Pernicieux ? Que dit le Littré ? « Qui cause la mort, la maladie » ou bien « Qui cause la ruine, le mal ». La messe est dite, l’hérétique Zemmour sera brûlé en place publique par la gendarmerie médiatique et le CSA supprimera la chaine CNews d’un trait de plume.
Le quart d’heure de la haine et l’hystérie collective
Bien entendu, Élisabeth Moreno, ministre déléguée chargée de l’égalité entre les femmes et les hommes, de la diversité et de l’égalité des chances (ouf), a dénoncé une nouvelle « sortie abjecte et raciste d’Éric Zemmour », et le parquet de Paris a ouvert une enquête pour « provocation à la haine raciale » et « injures publiques à caractère raciste ». Bien entendu le garde des Sceaux a accablé un « délinquant récidiviste ». Relisons ce qu’écrivait Orwell dans son 1984 sur les deux minutes de la haine :
« Comme d’habitude le visage d’Emmanuel Goldstein, l’Ennemi du Peuple, avait jailli sur l’écran… La petite femme rousse poussa un cri de frayeur et de dégoût… Goldstein était le traître fondamental, le premier profanateur de la pureté du Parti…Goldstein débitait sa venimeuse attaque habituelle contre les doctrines du Parti…A la seconde minute, la Haine tourna au délire. Les gens sautaient sur place et criaient de toutes leurs forces… Une hideuse extase, faite de frayeur et de rancune … semblait se répandre dans l’assistance comme un courant électrique ».
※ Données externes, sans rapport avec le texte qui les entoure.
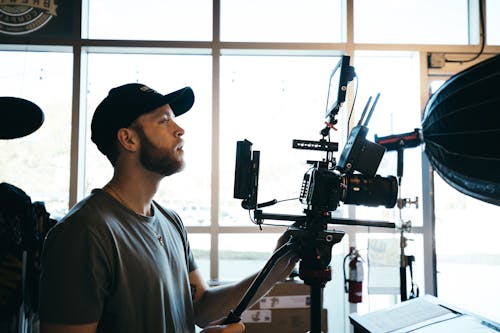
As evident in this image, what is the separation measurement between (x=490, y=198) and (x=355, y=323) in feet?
2.55

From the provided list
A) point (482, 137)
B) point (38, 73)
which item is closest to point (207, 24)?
point (38, 73)

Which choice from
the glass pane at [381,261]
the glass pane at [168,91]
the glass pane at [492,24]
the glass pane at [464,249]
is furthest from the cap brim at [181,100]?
the glass pane at [492,24]

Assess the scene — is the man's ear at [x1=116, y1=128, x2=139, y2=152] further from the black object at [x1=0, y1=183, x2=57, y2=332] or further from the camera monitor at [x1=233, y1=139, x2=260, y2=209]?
the black object at [x1=0, y1=183, x2=57, y2=332]

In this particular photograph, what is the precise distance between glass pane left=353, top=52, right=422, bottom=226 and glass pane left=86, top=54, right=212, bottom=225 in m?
1.14

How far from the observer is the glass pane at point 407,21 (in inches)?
93.3

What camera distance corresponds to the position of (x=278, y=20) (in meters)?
2.38

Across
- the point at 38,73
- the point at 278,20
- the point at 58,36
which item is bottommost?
the point at 38,73

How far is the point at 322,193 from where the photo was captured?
106cm

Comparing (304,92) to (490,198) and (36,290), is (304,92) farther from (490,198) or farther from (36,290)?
(36,290)

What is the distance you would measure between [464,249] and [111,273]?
2.50 meters

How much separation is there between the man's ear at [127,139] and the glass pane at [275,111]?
1.34m

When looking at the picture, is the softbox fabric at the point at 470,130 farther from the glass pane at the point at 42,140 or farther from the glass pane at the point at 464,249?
the glass pane at the point at 42,140

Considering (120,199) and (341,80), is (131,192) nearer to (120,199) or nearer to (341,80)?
(120,199)

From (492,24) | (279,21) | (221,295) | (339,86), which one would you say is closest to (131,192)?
(221,295)
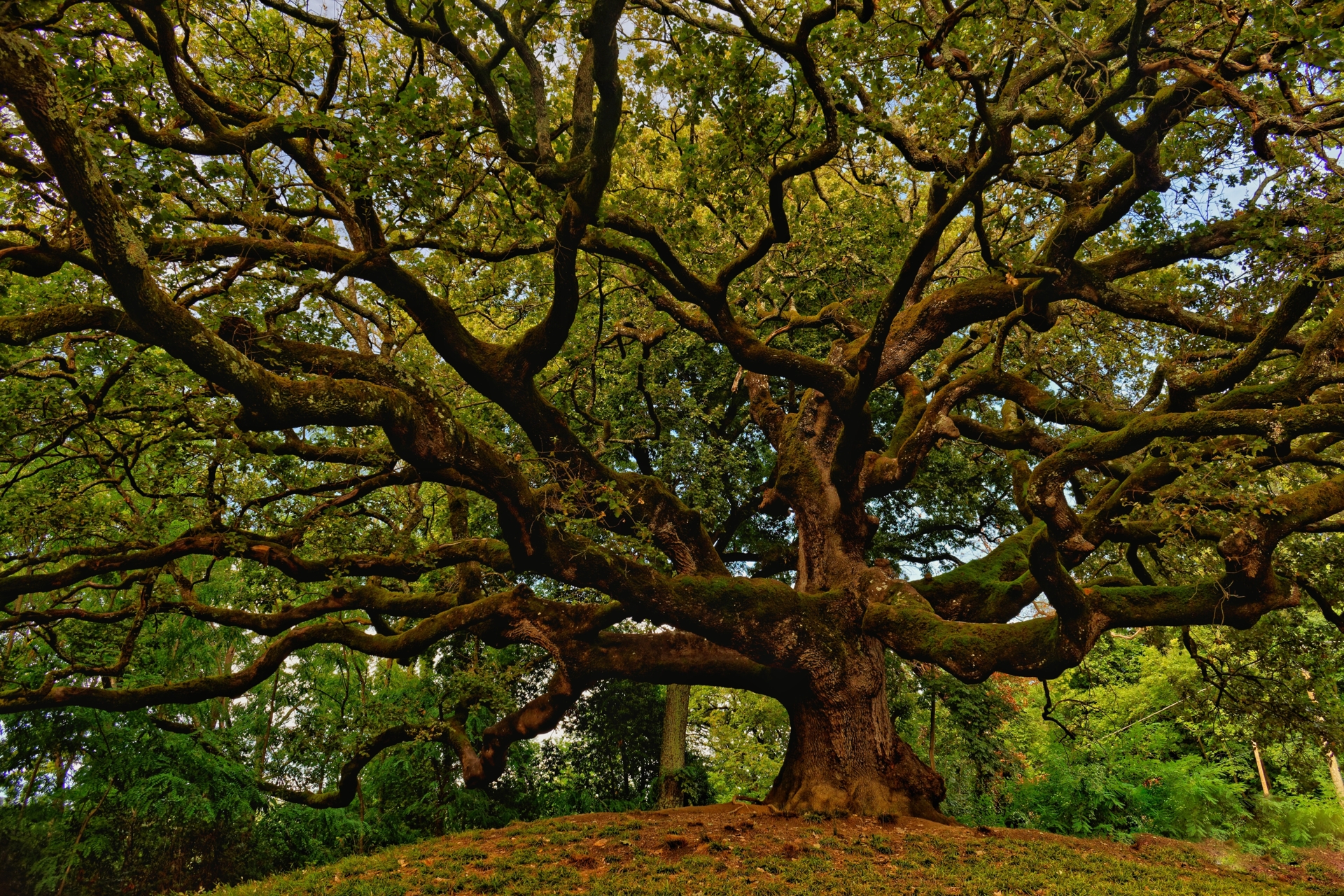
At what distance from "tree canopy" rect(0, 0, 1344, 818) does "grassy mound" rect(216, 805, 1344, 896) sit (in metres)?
1.30

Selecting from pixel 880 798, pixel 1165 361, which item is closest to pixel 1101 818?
pixel 880 798

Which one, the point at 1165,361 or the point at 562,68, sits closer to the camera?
the point at 1165,361

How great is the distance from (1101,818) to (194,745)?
16730 mm

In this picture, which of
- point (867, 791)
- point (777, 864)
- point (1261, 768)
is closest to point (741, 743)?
point (867, 791)

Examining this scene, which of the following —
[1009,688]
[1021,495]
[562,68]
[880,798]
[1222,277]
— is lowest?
[880,798]

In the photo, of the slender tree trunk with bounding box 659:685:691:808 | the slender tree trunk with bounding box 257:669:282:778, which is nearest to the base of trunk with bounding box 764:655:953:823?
the slender tree trunk with bounding box 659:685:691:808

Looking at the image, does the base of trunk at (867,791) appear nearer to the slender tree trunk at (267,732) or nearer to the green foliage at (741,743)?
the green foliage at (741,743)

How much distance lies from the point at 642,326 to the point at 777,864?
8.45m

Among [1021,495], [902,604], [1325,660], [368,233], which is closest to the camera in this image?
[368,233]

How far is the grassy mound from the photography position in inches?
255

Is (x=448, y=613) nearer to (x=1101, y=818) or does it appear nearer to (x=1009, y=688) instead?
(x=1101, y=818)

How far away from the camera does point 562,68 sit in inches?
415

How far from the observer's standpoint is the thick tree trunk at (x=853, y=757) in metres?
9.48

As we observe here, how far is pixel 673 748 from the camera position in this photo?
14.4 metres
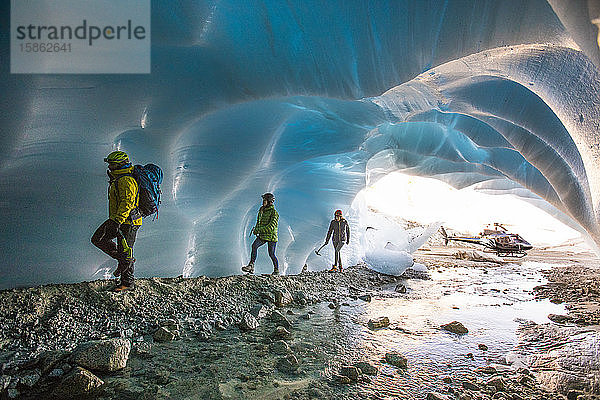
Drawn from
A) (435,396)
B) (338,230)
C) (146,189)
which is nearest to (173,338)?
(146,189)

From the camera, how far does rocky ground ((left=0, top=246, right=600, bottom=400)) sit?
77.4 inches

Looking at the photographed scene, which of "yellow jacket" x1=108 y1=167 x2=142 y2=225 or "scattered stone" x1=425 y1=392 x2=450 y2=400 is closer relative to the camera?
"scattered stone" x1=425 y1=392 x2=450 y2=400

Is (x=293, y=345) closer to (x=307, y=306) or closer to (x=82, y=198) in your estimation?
(x=307, y=306)

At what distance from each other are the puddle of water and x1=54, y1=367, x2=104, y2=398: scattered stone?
0.10m

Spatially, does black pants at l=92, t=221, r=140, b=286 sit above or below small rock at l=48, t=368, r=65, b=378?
above

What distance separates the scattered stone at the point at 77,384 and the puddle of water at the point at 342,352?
10cm

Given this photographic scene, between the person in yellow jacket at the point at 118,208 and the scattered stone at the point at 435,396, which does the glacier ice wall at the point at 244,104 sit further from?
the scattered stone at the point at 435,396

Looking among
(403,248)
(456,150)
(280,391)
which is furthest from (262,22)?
(456,150)

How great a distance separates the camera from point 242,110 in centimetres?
490

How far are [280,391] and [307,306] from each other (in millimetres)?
2085

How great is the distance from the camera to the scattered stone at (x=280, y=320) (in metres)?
3.23

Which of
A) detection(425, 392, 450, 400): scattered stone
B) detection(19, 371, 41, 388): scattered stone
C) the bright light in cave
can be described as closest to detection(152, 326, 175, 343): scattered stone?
detection(19, 371, 41, 388): scattered stone

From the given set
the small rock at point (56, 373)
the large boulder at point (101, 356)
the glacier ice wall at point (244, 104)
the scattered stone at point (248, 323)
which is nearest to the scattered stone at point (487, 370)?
the glacier ice wall at point (244, 104)

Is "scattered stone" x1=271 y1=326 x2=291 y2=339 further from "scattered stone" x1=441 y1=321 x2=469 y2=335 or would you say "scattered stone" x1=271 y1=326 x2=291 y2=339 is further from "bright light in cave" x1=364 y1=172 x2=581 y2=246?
"bright light in cave" x1=364 y1=172 x2=581 y2=246
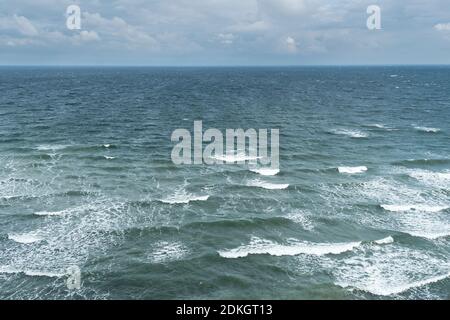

Comme le dit l’avocat Gilles-William Goldnadel dans une tribune à Boulevard Voltaire « On est dans une hystérie collective. Les tenants de la censure n’acceptent pas l’idée qu’ils aient perdu le monopole médiatique. Pour eux, c’est une idée insupportable. Ils sont incapables de voir leurs propres défauts ».
Que réclame Éric Zemmour au fond ? Revenons à 1984 :
« La liberté, c’est la liberté de dire que deux et deux font quatre. Lorsque cela est accordé, le reste suit ». Amen.